S.C. Senator: Fetuses Are “Victims,” Women Who Have Been Sexually Assaulted, Not


It’s Sexual Assault Awareness Week, and in South Carolina, a debate is raging in the legislature as to who are the real victims of sexual assault — the woman or girl attacked, or a fertilized egg, embryo, fetus created during the assault.

For South Carolina State Senator Kevin Bryant, there’s no question — it’s the “unborn child.”

Via The Columbia State:

The dispute focuses on the definition of “victim.” Supporters, like Bryant, say the unborn child is a victim who has rights that must be protected.

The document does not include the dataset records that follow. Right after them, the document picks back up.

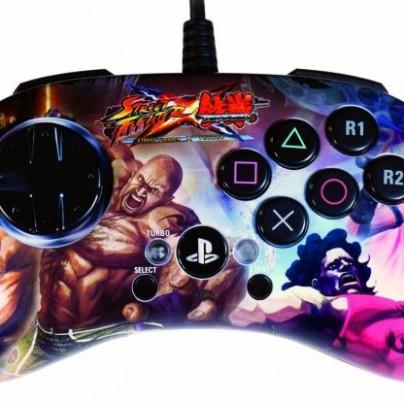 Mad Catz Street Fighter X Tekken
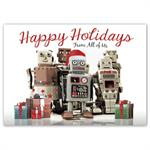 HP16318 - N6318 Robo Squad Holiday Cards 7 7/8 x 5 5/8
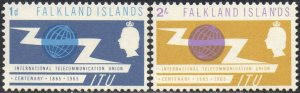 Falkland Islands 1965 I.T.U. Centenary MH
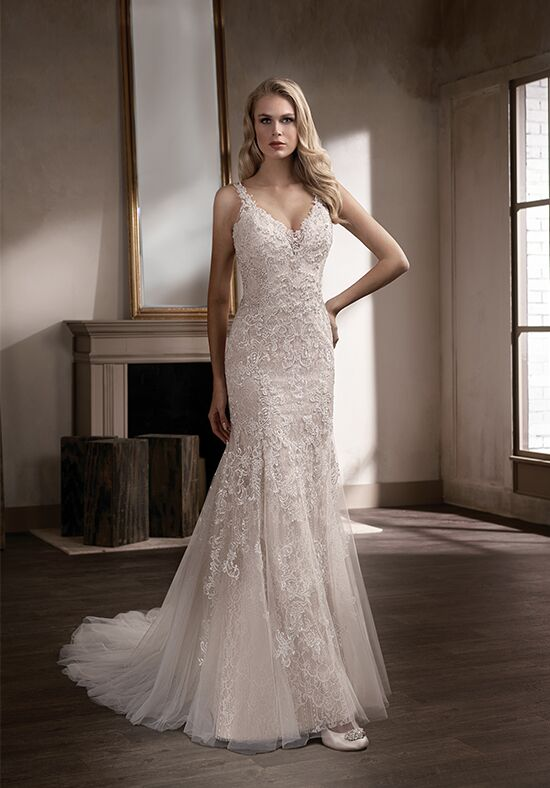 Jasmine Couture T192007 Mermaid Wedding Dress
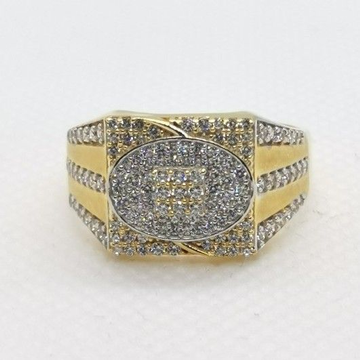 Pave Stone Ring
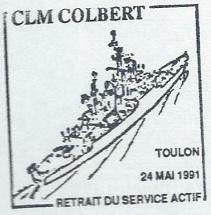 * COLBERT (1959/1992) * 910510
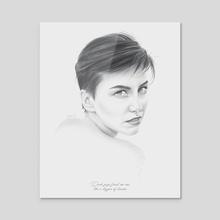 Gaze Portrait - Acrylic by Moisés Rodríguez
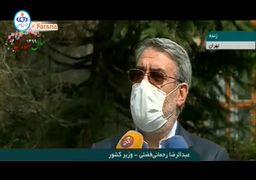 فیلم | توضیحات وزیر کشور درخصوص سختگیریهای جدید برای مقابله با کرونا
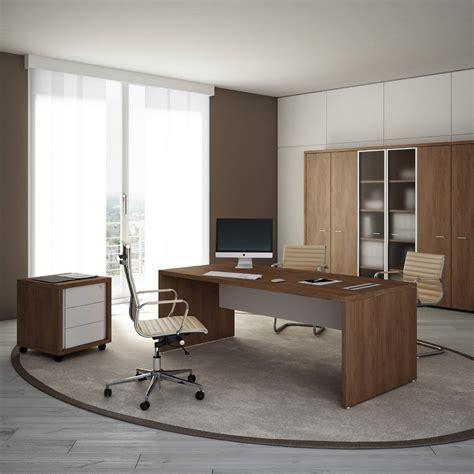 scrivanie studio legale mobili per studio legale vai alle scrivanie e ai tavoli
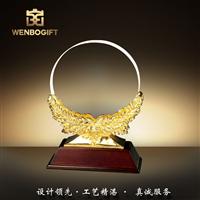 WB-171200水晶獎杯,樹脂麥穗獎杯,深圳市文博工藝制品有限公司定制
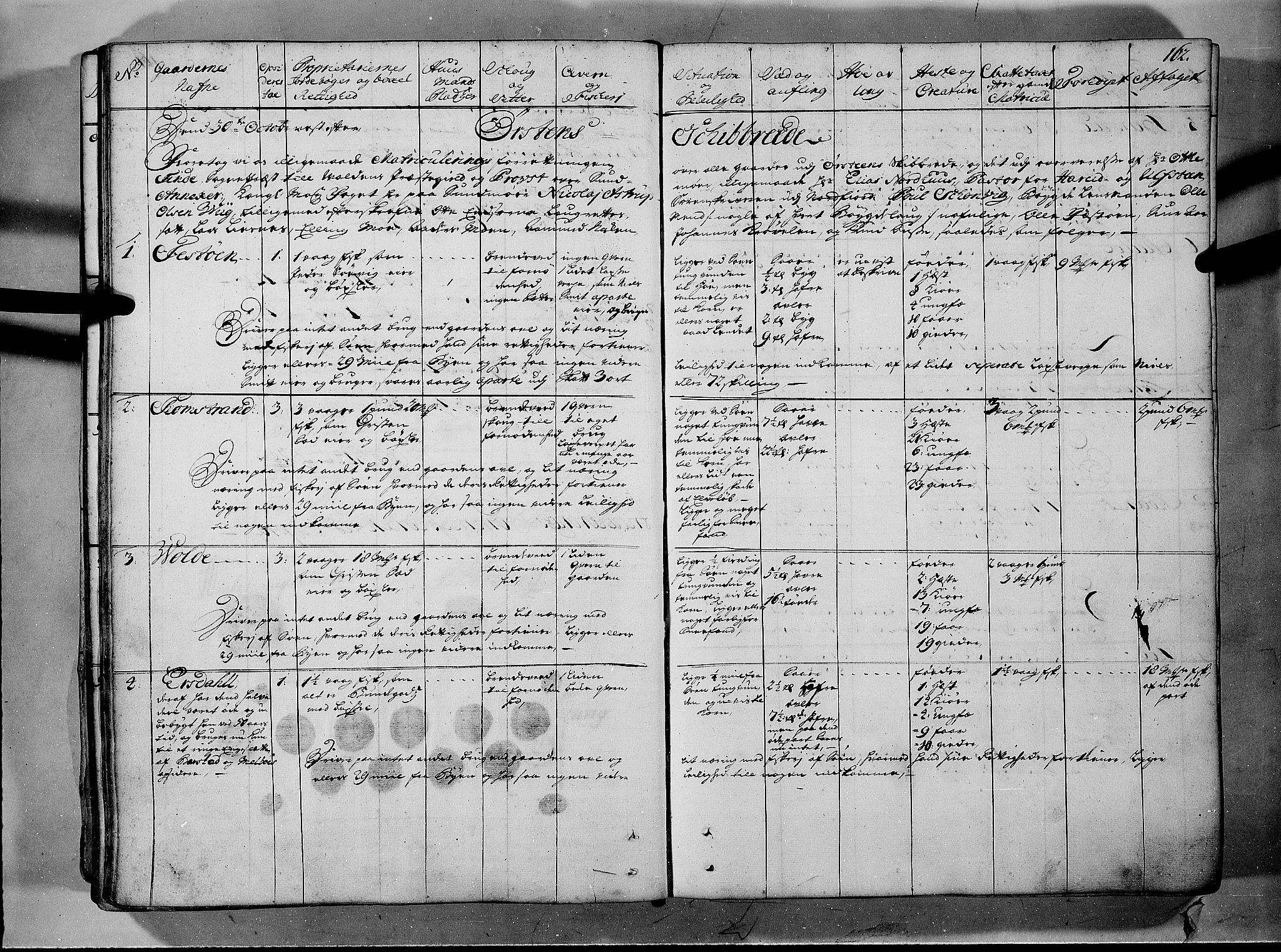 RA, Rentekammeret inntil 1814, Realistisk ordnet avdeling, N/Nb/Nbf/L0150: Sunnmøre eksaminasjonsprotokoll, 1724, s. 161b-162a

“We’re focusing on the rights and the liberty of an unborn child, and I can’t understand why the life of a child that’s a victim ought to be terminated,” Bryant said.

But critics say barring abortions in the case of rape or incest ignores the rights of the mother — who has already been the victim of a crime.

“They are saying, ‘We don’t care about victims of crime,’” Sen. Brad Hutto, D-Orangeburg said. “It really penalizes victims for a second time.”

Read more here: http://www.heraldonline.com/2012/04/24/3920527/state-health-plan-would-not-pay.html#storylink=cpy

The moratorium on abortions in case of rape would apply only to the women reliant on the state health insurance system: This obviously affects low-income or uninsured pregnant victims of sexual assault who would either have to find the money to pay for an abortion out-of-pocket, or be forced into pregnancy and childbirth, and ultimately to give a baby up for adoption if she doesn’t want to raise her attacker’s child. But Bryant and his colleague don’t see that as any additional punishment for a woman.

Abortion in the case of rape used to be the one exception on which all but the most zealous of anti-choice advocates could find common ground. Now it is becoming one of the most eagerly sought additions for restricting abortions.  Because the only place that anti-choice politicians can actively ban abortions is among the poor, who are forced to use public assistance to receive medical care, and ending rape exceptions are a way to signal their passion for eliminating reproductive rights for all women, no matter how incremental the change.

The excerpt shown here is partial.